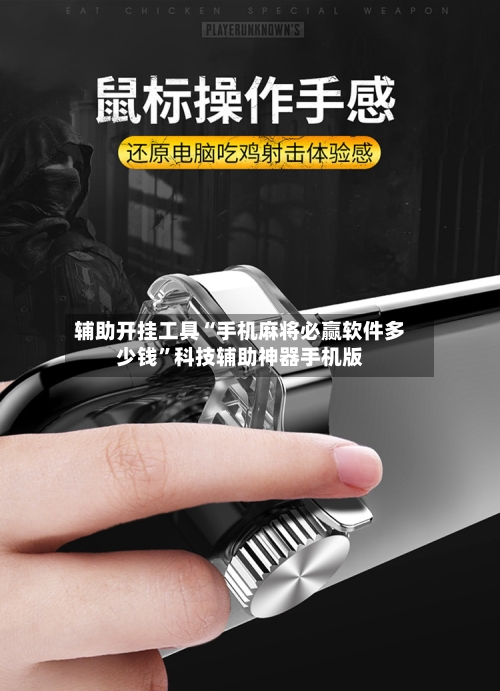辅助开挂工具“手机麻将必赢软件多少钱”科技辅助神器手机版-第2张图片
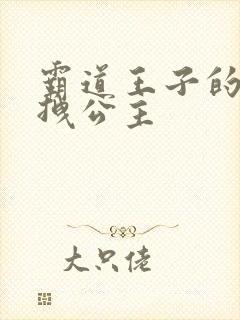 霸道王子的百变拽公主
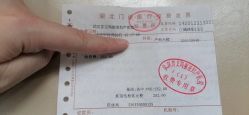-玛丽亚妇产医院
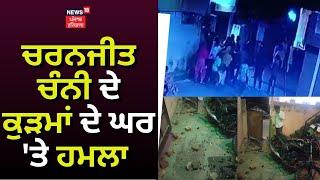 Charanjit Channi ਦੇ ਕੁੜਮਾਂ ਦੇ ਘਰ 'ਤੇ ਹਮਲਾ | Derabassi News | News18 Punjab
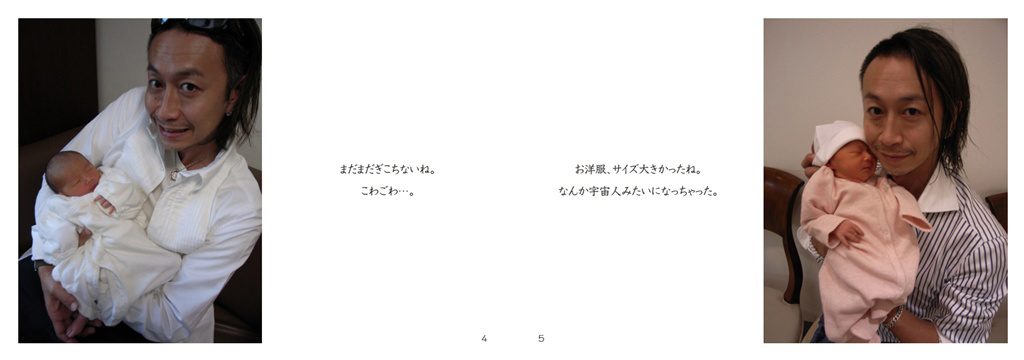 フォトブック 4ページ目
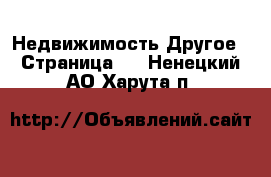 Недвижимость Другое - Страница 2 . Ненецкий АО,Харута п.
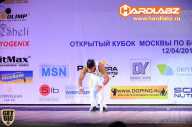 Кубок Москвы по бодибилдингу - 2014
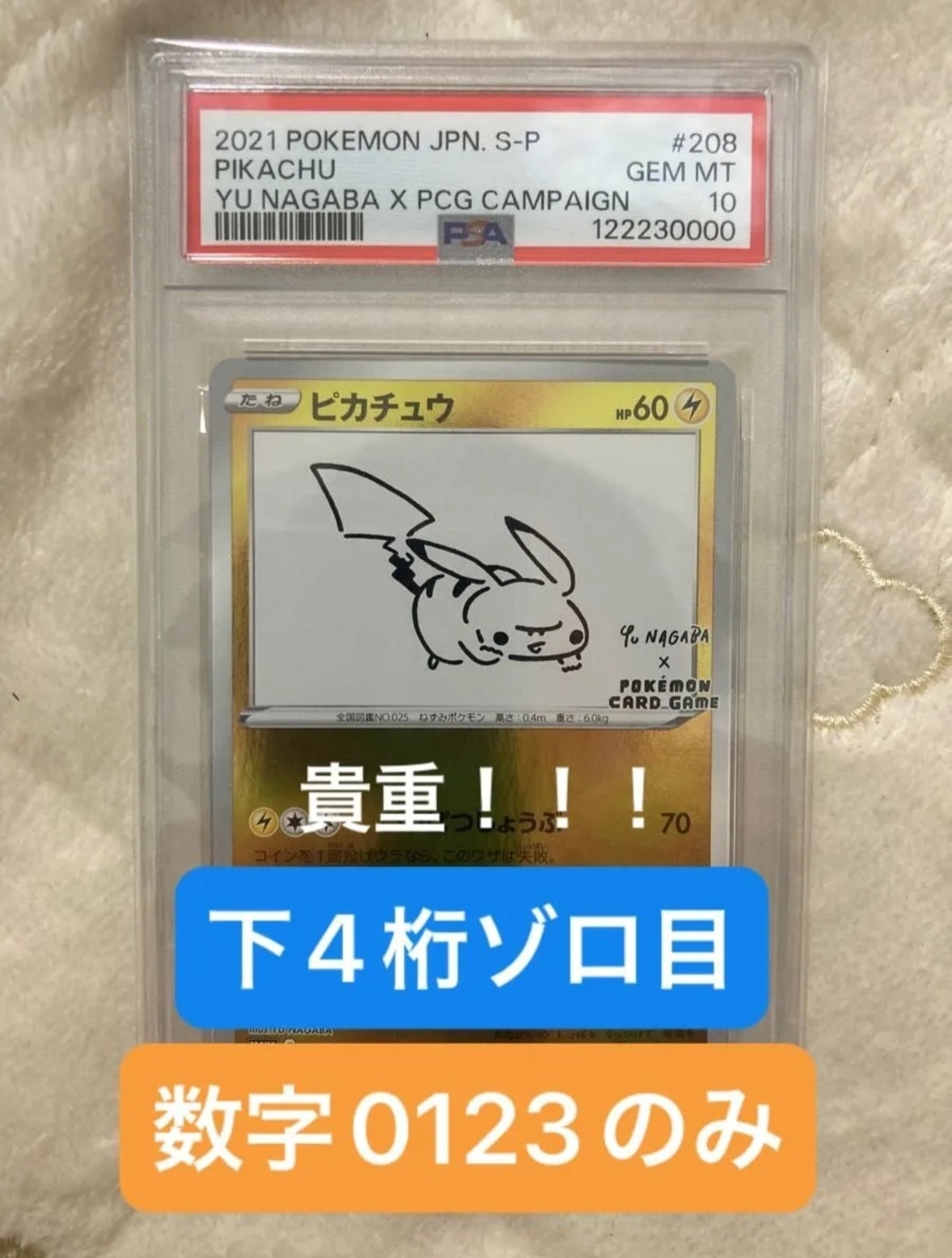 ピカチュウ:プロモ [S-P 208](「YU NAGABA×ポケモンカードゲーム」プロモーションカード「S-P」)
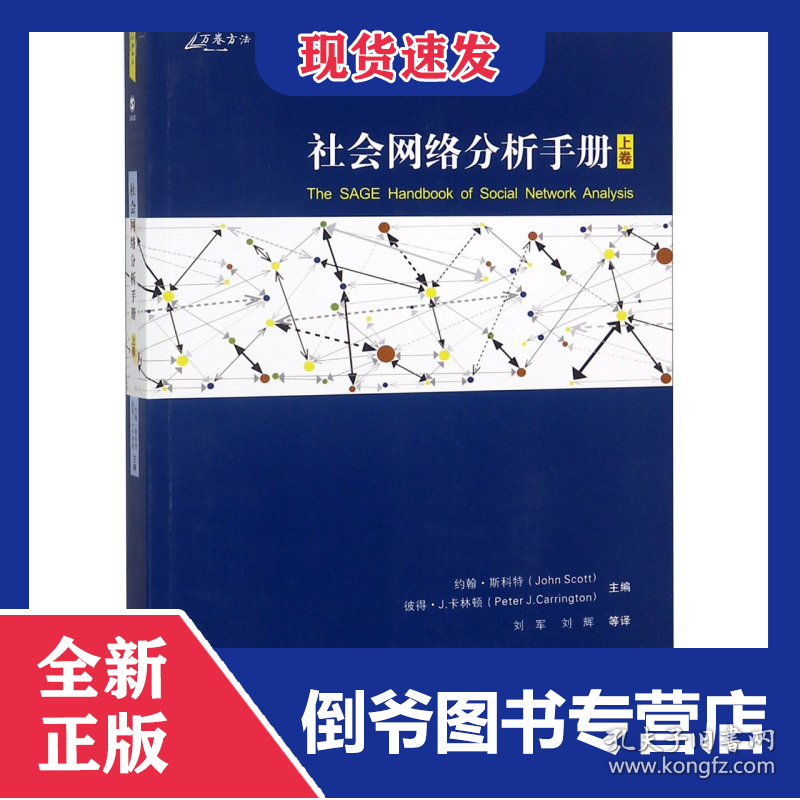 社会网络分析手册(上卷) 9787568909853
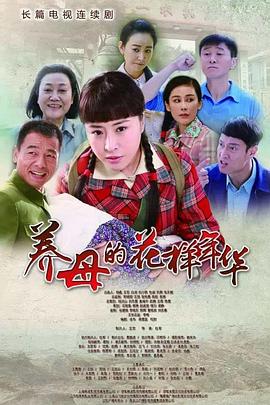 养母的花样年华全集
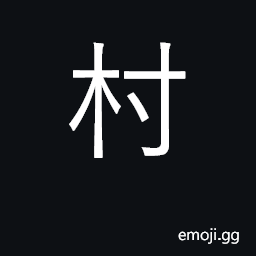 Ideograph village, hamlet; uncouth, vulgar CJK Symbol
—————
**WORK TASK:**
Set down every row above word for word, leaving out the pictures.

**TASK OUTPUT:**
辅助开挂工具“手机麻将必赢软件多少钱”科技辅助神器手机版-第2张图片
 霸道王子的百变拽公主
-玛丽亚妇产医院
 Charanjit Channi ਦੇ ਕੁੜਮਾਂ ਦੇ ਘਰ 'ਤੇ ਹਮਲਾ | Derabassi News | News18 Punjab
 フォトブック 4ページ目
 Недвижимость Другое - Страница 2 . Ненецкий АО,Харута п.
 Кубок Москвы по бодибилдингу - 2014
 ピカチュウ:プロモ [S-P 208](「YU NAGABA×ポケモンカードゲーム」プロモーションカード「S-P」)
 社会网络分析手册(上卷) 9787568909853
 养母的花样年华全集
 Ideograph village, hamlet; uncouth, vulgar CJK Symbol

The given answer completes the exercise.